Por outro lado, Machado (2010) considera que o modelo dos IF traz avanços em vários sentidos, como, por exemplo, em relação ao trabalho docente. Argumenta que a concepção de IF considera que todos os professores devam realizar atividades de ensino, pesquisa e extensão e que a verticalização pretendida promove a quebra de paradigmas na medida em que busca romper com o viés elitista perceptível, inclusive, entre os que defendem o modelo de universidade tecnológica. A autora destaca que, no modelo, cada professor, independentemente de sua titulação, pode e deve atuar em cursos de qualificação e técnicos, pondo fim à noção de que os portadores de título de doutor só devam atuar na pós-graduação. Afirma ainda que a pesquisa tecnológica é científica e que toda pesquisa é sempre aplicada. E adverte que no conceito de relação entre instituições escolares e entorno social contido nas formulações do modelo (arranjos produtivos, culturais e sociais locais, cooperativas, economia solidária, etc.) não há indicação de predominância da lógica empresarial.
Embora controvertida, a atual reconfiguração da rede federal é complexa e demanda estudos aprofundados envolvendo não somente as atuais políticas e práticas afetas à educação profissional e tecnológica, mas também à totalidade das recentes políticas e práticas relativas à educação básica e superior no país.

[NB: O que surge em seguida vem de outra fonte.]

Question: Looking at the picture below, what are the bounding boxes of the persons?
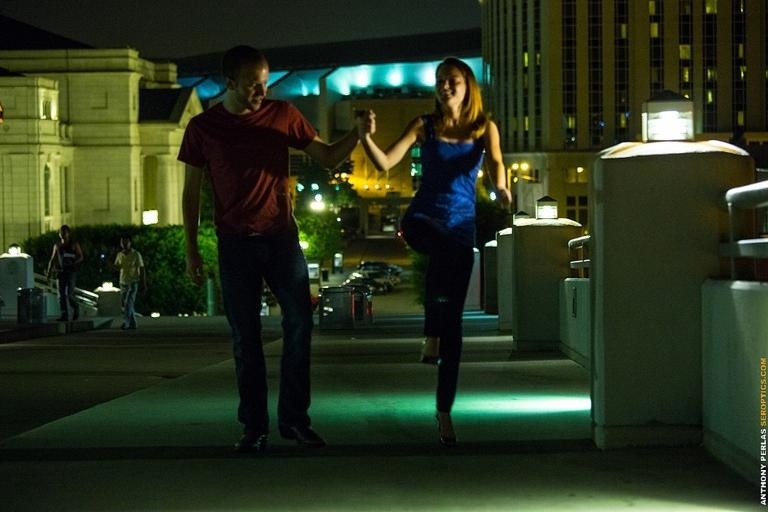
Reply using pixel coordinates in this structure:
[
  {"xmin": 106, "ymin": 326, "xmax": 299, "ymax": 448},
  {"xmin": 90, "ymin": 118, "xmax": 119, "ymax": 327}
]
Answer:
[
  {"xmin": 176, "ymin": 45, "xmax": 376, "ymax": 461},
  {"xmin": 353, "ymin": 55, "xmax": 513, "ymax": 446},
  {"xmin": 113, "ymin": 235, "xmax": 147, "ymax": 330},
  {"xmin": 46, "ymin": 225, "xmax": 84, "ymax": 322}
]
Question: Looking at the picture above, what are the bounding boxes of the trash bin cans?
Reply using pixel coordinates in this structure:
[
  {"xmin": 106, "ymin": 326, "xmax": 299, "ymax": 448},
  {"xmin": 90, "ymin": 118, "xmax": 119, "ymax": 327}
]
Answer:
[
  {"xmin": 333, "ymin": 253, "xmax": 344, "ymax": 274},
  {"xmin": 17, "ymin": 287, "xmax": 45, "ymax": 326},
  {"xmin": 318, "ymin": 286, "xmax": 374, "ymax": 336},
  {"xmin": 307, "ymin": 264, "xmax": 320, "ymax": 285}
]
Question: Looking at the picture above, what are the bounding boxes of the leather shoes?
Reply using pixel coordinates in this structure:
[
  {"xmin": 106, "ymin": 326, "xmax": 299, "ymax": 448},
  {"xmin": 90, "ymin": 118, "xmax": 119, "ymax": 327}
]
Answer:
[
  {"xmin": 422, "ymin": 336, "xmax": 438, "ymax": 366},
  {"xmin": 434, "ymin": 414, "xmax": 457, "ymax": 445},
  {"xmin": 234, "ymin": 432, "xmax": 266, "ymax": 452},
  {"xmin": 279, "ymin": 428, "xmax": 327, "ymax": 458}
]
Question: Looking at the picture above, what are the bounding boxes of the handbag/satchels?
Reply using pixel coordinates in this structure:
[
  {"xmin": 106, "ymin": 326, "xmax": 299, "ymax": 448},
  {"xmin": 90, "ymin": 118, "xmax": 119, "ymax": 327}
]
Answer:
[{"xmin": 475, "ymin": 197, "xmax": 514, "ymax": 240}]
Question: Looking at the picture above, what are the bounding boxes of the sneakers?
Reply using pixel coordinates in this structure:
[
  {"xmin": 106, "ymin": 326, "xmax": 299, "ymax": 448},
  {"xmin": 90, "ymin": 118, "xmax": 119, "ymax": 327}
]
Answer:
[
  {"xmin": 55, "ymin": 317, "xmax": 69, "ymax": 322},
  {"xmin": 72, "ymin": 304, "xmax": 80, "ymax": 320}
]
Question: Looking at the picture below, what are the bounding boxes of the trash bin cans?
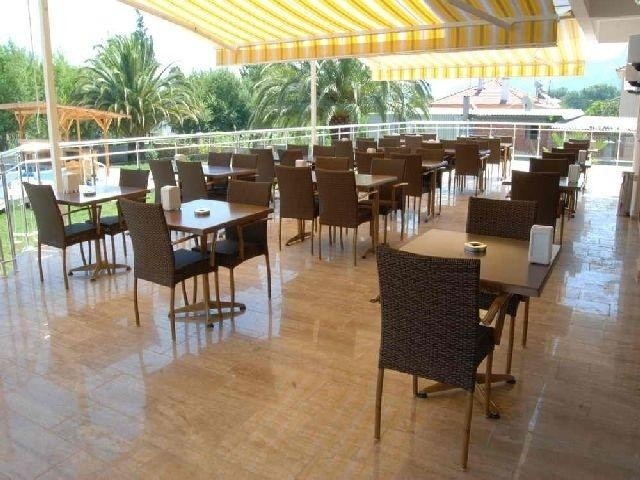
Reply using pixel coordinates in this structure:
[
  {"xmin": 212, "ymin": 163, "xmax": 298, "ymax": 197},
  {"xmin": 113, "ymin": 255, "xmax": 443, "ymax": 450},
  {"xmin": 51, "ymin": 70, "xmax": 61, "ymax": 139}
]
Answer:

A despeito da complexidade que envolve o trabalho docente em geral, convém evidenciar que, ante as transformações recentes nas suas concepções e práticas, podem haver surgido também alguns ganhos para os profissionais e para a sociedade, ainda que estes possam ser discutíveis. Abriu-se, por exemplo, a possibilidade para se compreender o trabalho docente na sua integralidade, abarcando concepção, execução e gestão e com o princípio da indissociabilidade e integração entre gestão e docência. Também se permitiu recuperar e reconhecer dimensões do trabalho previamente existentes, não inteiramente visíveis anteriormente. E com os novos requerimentos de formação, abriu-se a possibilidade de aumento de qualificação dos profissionais em todos os níveis, etapas e modalidades da educação, o que se evidencia, sobretudo, na educação infantil. No tocante ao trabalho docente na educação profissional, é oportuno destacar como um ganho relevante o seu reconhecimento como uma alternativa de educação de qualidade e com potencial de satisfazer as exigências de uma formação consistente.
Esses são alguns dos aspectos genéricos que balizam o trabalho docente na educação profissional que, tal como o trabalho docente em geral, é marcado por grande variabilidade e tensões e se apresenta como um campo rico e aberto para estudos.